Gather every line in the material below that contains the word "does", matching uppercase and lowercase exactly.

* start Exercise data *

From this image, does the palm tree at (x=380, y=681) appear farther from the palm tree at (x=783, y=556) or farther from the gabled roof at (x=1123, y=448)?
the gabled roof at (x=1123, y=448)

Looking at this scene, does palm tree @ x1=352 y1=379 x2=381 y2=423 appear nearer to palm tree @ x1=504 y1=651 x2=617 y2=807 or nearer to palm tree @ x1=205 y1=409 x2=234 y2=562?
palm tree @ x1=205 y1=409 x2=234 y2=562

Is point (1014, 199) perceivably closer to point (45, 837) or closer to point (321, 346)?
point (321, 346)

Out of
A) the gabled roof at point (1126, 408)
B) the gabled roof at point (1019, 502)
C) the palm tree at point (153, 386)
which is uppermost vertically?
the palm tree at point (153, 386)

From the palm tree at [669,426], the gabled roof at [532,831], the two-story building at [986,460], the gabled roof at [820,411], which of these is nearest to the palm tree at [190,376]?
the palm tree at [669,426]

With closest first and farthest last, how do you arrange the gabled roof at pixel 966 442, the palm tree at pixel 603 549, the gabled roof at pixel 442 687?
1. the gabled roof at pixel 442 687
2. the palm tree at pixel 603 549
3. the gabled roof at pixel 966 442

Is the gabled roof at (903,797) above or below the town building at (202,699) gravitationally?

* end Exercise data *
* start Exercise data *

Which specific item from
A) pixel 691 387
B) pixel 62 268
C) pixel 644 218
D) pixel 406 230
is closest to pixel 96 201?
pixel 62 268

* end Exercise data *
* start Exercise data *

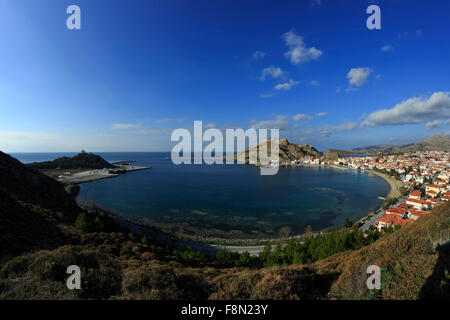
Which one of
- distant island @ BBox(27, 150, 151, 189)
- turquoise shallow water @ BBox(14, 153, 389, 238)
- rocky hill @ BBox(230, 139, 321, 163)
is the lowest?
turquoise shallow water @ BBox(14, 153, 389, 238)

* end Exercise data *

### [Written solution]
From this image, does the palm tree at (x=380, y=681) appear farther from the palm tree at (x=783, y=556) or farther from the gabled roof at (x=1123, y=448)?
Looking at this scene, does palm tree @ x1=352 y1=379 x2=381 y2=423 appear nearer to palm tree @ x1=504 y1=651 x2=617 y2=807 or nearer to palm tree @ x1=205 y1=409 x2=234 y2=562?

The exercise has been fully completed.